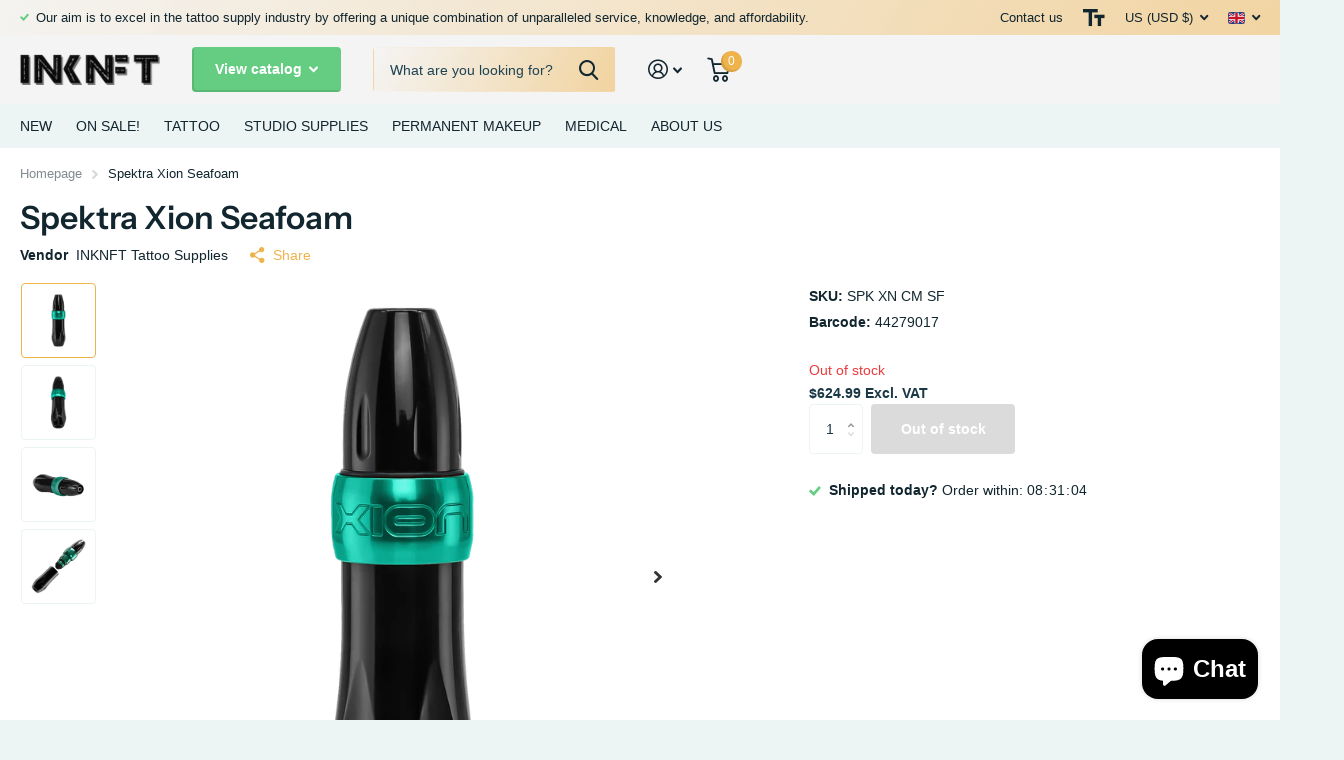

--- FILE ---
content_type: text/html; charset=utf-8
request_url: https://inknftclub.com/products/spektra-xion-seafoam/?section_id=product-item
body_size: 522
content:
<div id="shopify-section-product-item" class="shopify-section">
<li class="square  has-form
  unavailable
  
  "
  
  ><figure >
      <span class="label">
</span>

      <a href="/products/spektra-xion-seafoam">
<picture>
            <img
              src="//inknftclub.com/cdn/shop/t/7/assets/placeholder-pixel_small.png?v=33125877389226915141679348687"
              data-src="//inknftclub.com/cdn/shop/products/Seafoam-1_2000x_3ee555d8-542b-440d-80c0-ee0132e6c52f.png?height=645&pad_color=fff&v=1668635082&width=645"data-srcset="//inknftclub.com/cdn/shop/products/Seafoam-1_2000x_3ee555d8-542b-440d-80c0-ee0132e6c52f.png?height=430&pad_color=fff&v=1668635082&width=430 1x, //inknftclub.com/cdn/shop/products/Seafoam-1_2000x_3ee555d8-542b-440d-80c0-ee0132e6c52f.png?height=645&pad_color=fff&v=1668635082&width=645 2x"width="430"
              height="430"
              alt="Spektra Xion Seafoam"
              
            >
          </picture></a>
<p class="link-btn   ">
        <a class="overlay-tertiary" href="/products/spektra-xion-seafoam">View options
</a>
      </p>
</figure><div>
<h3><span class="small">
              INKNFT Tattoo Supplies
          </span><a href="/products/spektra-xion-seafoam" >Spektra Xion Seafoam</a></h3><p class="stock overlay-error list-hide " >
      Out of stock 
</p></div>
  <div class="static">
<p class="price">$624.99
</p>
      <p class="link-btn   ">
        <a class="overlay-tertiary" href="/products/spektra-xion-seafoam">View options
</a>
      </p>
      
</div>
</li>

</div>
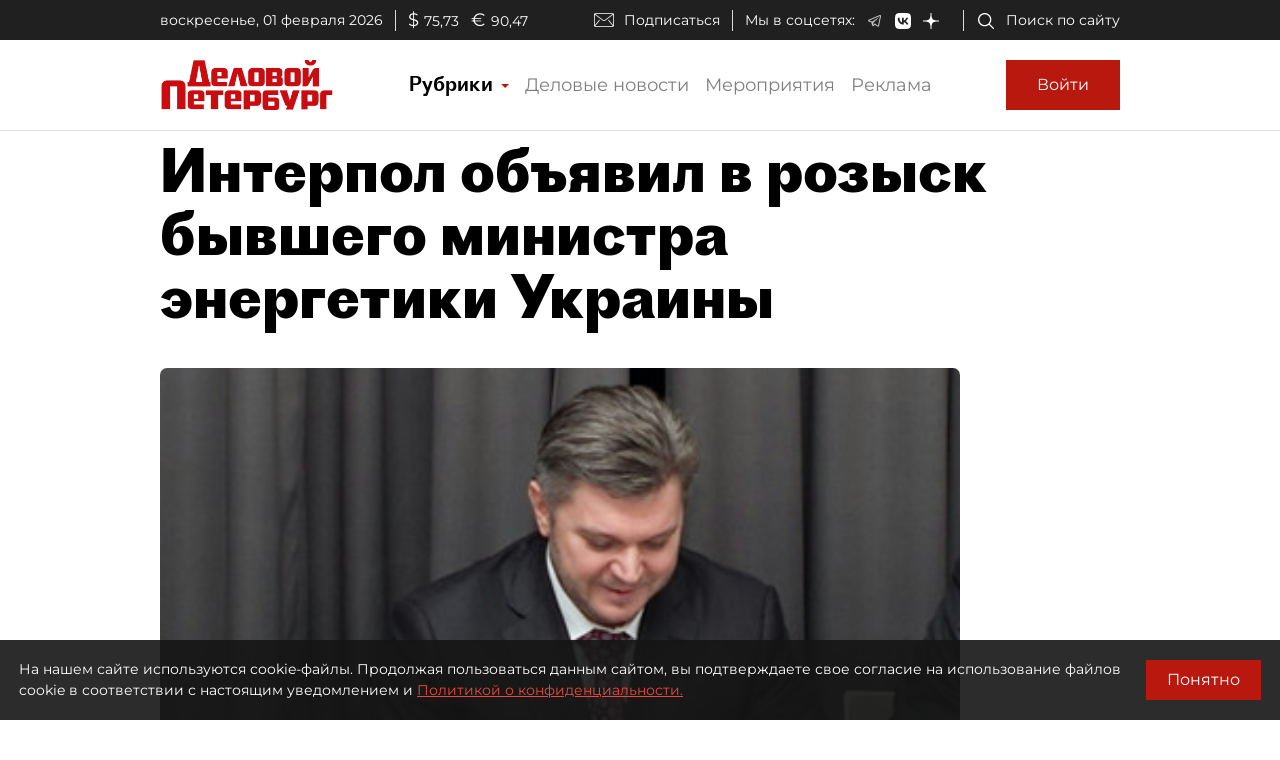

--- FILE ---
content_type: application/javascript
request_url: https://smi2.ru/counter/settings?payload=COmNAxiChfjLwTM6JGVhZGQ1NzM4LTVhMzctNDgyNS1hYjlhLWIyMjQ5ZDE1ZjA0NA&cb=_callbacks____0ml3t1igo
body_size: 1508
content:
_callbacks____0ml3t1igo("[base64]");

○ ○ ○ ○ ○

### Problem description
What is needed is an exact copy of the lines from the one containing "</picture></a>" through the last line of the records, with every picture left out.

### Result of this exercise
          </picture></a>
<p class="link-btn   ">
        <a class="overlay-tertiary" href="/products/spektra-xion-seafoam">View options
</a>
      </p>
</figure><div>
<h3><span class="small">
              INKNFT Tattoo Supplies
          </span><a href="/products/spektra-xion-seafoam" >Spektra Xion Seafoam</a></h3><p class="stock overlay-error list-hide " >
      Out of stock 
</p></div>
  <div class="static">
<p class="price">$624.99
</p>
      <p class="link-btn   ">
        <a class="overlay-tertiary" href="/products/spektra-xion-seafoam">View options
</a>
      </p>
      
</div>
</li>

</div>

--- FILE ---
content_type: application/javascript
request_url: https://smi2.ru/counter/settings?payload=COmNAxiChfjLwTM6JGVhZGQ1NzM4LTVhMzctNDgyNS1hYjlhLWIyMjQ5ZDE1ZjA0NA&cb=_callbacks____0ml3t1igo
body_size: 1508
content:
_callbacks____0ml3t1igo("[base64]");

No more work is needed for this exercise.